Update the rows below by changing "windscreen" to "windshield" wherever it occurs, and keep every other word the same. Leave the pictures out of your answer.
═══ EXTRACTED MATERIAL ═══
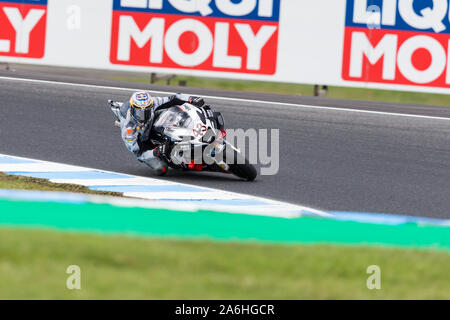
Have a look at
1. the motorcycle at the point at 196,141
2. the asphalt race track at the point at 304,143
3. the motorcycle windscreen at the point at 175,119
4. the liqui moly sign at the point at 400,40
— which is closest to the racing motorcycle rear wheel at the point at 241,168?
the motorcycle at the point at 196,141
═══
> REPLY:
Have a look at
1. the motorcycle at the point at 196,141
2. the asphalt race track at the point at 304,143
3. the motorcycle windshield at the point at 175,119
4. the liqui moly sign at the point at 400,40
— which is closest to the racing motorcycle rear wheel at the point at 241,168?
the motorcycle at the point at 196,141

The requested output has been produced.